중규모 기업의 한 소프트웨어 엔지니어가 티켓을 받는다: 다중 테넌트 SSO를 지원하도록 인증 모듈을 리팩터링하고, 테스트 스위트를 업데이트하며, 세 개의 레거시 엔드포인트와의 하위 호환성을 보장하고, 변경 사항을 문서화하라. 해당 작업은 네 개의 디렉터리에 걸친 열두 개의 파일에 관련되며, 문서화되지 않은 내부 API에 대한 이해를 필요로 한다. 엔지니어는 이틀에 걸쳐 작업을 완료한다. AI 코딩 에이전트는 이를 해낼 수 있을까?

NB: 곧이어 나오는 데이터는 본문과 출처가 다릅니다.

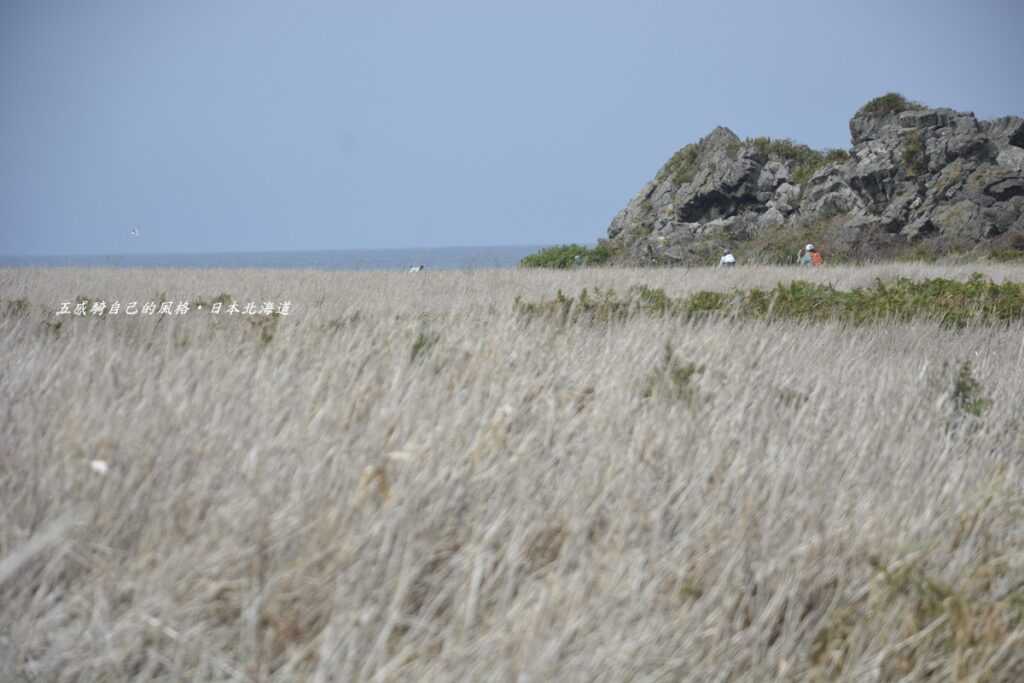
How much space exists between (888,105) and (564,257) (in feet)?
53.5

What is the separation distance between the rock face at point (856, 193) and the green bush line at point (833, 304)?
17.0m

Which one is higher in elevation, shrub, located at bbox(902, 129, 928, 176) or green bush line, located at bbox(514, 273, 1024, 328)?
shrub, located at bbox(902, 129, 928, 176)

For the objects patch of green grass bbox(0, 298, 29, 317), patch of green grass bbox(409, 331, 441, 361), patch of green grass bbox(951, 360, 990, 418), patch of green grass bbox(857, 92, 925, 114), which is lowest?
patch of green grass bbox(951, 360, 990, 418)

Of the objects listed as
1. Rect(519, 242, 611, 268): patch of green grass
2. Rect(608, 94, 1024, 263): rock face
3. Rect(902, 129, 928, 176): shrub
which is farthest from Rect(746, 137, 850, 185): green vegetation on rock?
Rect(519, 242, 611, 268): patch of green grass

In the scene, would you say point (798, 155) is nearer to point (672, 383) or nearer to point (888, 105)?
point (888, 105)

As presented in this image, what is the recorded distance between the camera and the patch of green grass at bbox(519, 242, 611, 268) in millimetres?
29031

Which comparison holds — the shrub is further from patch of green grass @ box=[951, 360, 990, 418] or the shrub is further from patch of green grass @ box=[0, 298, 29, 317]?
patch of green grass @ box=[0, 298, 29, 317]

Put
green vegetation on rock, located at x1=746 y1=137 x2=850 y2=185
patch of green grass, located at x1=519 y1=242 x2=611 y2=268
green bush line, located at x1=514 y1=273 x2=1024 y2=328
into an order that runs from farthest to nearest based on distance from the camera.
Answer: green vegetation on rock, located at x1=746 y1=137 x2=850 y2=185 → patch of green grass, located at x1=519 y1=242 x2=611 y2=268 → green bush line, located at x1=514 y1=273 x2=1024 y2=328

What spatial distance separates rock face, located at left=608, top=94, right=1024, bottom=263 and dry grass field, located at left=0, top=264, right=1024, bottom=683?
25.7 m

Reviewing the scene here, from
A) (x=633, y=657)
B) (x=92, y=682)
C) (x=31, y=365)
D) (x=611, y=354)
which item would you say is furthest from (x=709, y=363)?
(x=92, y=682)

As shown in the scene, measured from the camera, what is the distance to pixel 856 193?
1286 inches

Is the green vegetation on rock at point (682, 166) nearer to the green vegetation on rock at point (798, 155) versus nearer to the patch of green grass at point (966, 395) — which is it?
the green vegetation on rock at point (798, 155)

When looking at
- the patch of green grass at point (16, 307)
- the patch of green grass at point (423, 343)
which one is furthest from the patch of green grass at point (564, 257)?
the patch of green grass at point (423, 343)

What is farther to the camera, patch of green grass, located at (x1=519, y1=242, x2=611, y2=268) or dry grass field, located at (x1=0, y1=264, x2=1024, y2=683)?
patch of green grass, located at (x1=519, y1=242, x2=611, y2=268)
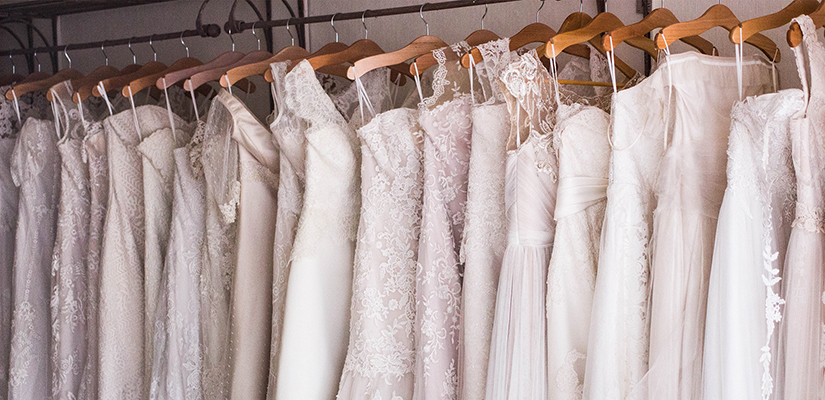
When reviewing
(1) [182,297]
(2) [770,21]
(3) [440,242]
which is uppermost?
(2) [770,21]

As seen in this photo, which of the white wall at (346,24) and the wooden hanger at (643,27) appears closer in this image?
the wooden hanger at (643,27)

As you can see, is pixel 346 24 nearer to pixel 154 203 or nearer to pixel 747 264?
pixel 154 203

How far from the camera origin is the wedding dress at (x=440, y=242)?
1.17 meters

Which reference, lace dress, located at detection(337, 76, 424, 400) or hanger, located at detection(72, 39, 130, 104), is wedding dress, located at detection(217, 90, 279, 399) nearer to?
lace dress, located at detection(337, 76, 424, 400)

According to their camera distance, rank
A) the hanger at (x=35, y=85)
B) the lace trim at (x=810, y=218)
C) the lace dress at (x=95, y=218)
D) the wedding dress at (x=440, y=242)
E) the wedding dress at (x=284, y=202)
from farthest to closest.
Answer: the hanger at (x=35, y=85) → the lace dress at (x=95, y=218) → the wedding dress at (x=284, y=202) → the wedding dress at (x=440, y=242) → the lace trim at (x=810, y=218)

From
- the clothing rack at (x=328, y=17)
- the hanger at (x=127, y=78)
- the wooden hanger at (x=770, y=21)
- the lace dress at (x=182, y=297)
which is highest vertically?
the clothing rack at (x=328, y=17)

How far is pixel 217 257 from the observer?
4.67 feet

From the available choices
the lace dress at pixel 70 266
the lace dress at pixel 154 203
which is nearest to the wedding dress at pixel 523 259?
the lace dress at pixel 154 203

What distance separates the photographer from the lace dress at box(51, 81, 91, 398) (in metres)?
1.55

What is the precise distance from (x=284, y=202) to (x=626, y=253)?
0.63 m

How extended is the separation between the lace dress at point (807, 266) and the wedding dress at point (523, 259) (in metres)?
0.34

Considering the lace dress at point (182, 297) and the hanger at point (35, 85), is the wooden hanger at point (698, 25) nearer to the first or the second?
the lace dress at point (182, 297)

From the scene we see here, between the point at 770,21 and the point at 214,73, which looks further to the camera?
the point at 214,73

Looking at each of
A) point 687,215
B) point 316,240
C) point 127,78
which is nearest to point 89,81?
point 127,78
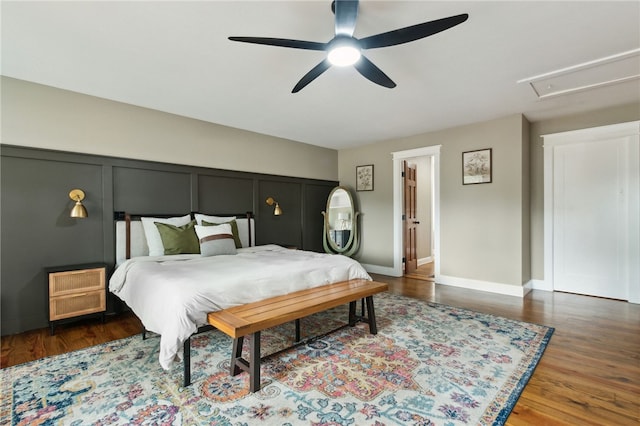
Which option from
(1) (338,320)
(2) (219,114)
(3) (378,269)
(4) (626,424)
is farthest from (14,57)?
(3) (378,269)

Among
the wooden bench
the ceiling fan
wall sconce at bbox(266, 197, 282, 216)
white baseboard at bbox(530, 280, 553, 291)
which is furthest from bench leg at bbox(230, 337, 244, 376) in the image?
white baseboard at bbox(530, 280, 553, 291)

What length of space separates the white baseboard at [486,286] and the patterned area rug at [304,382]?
1.33 metres

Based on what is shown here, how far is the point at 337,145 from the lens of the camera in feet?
19.2

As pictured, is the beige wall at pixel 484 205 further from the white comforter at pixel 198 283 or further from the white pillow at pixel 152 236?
the white pillow at pixel 152 236

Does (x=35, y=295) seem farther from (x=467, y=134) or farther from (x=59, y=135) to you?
(x=467, y=134)

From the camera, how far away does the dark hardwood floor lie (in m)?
1.73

Deng et al. (2025)에 따르면, 솔직한 답은 '아마도 아닐 것'이다. AI 코딩 에이전트가 구조화된 벤치마크 작업에서 실질적인 발전을 이루어 온 것은 사실이지만, 실제 엔지니어링 백로그를 채우는 종류의 작업—여러 파일에 걸친 장기적(long-horizon) 작업, 대규모 코드베이스에 대한 맥락적 이해 요구, 시스템의 역사와 제약에 대한 친숙함에서 비롯되는 아키텍처적 판단—에 직면했을 때 성능이 상당히 저하된다.

연구 현황

SWE-Bench Pro는 41개의 저장소에서 추출한 약 1,900개의 문제로 구성된 벤치마크로, 세 가지 계층으로 구성된다: 공개 저장소(학습 데이터를 통한 오염이 가능한 경우), 비공개 저장소(학습 중 공개적으로 이용 불가능한 경우), 상업용 기업 코드베이스(어떤 모델도 접한 적 없는 독점 코드). 모든 작업은 충분한 맥락이 제공된 상태에서 인간 검증을 거쳤으며, 벤치마크는 특히 장기적 작업을 대상으로 한다—전문 소프트웨어 엔지니어가 완료하는 데 수 시간에서 수 일이 걸릴 수 있는 문제로, 종종 여러 파일에 걸친 패치와 상당한 코드 수정을 포함한다.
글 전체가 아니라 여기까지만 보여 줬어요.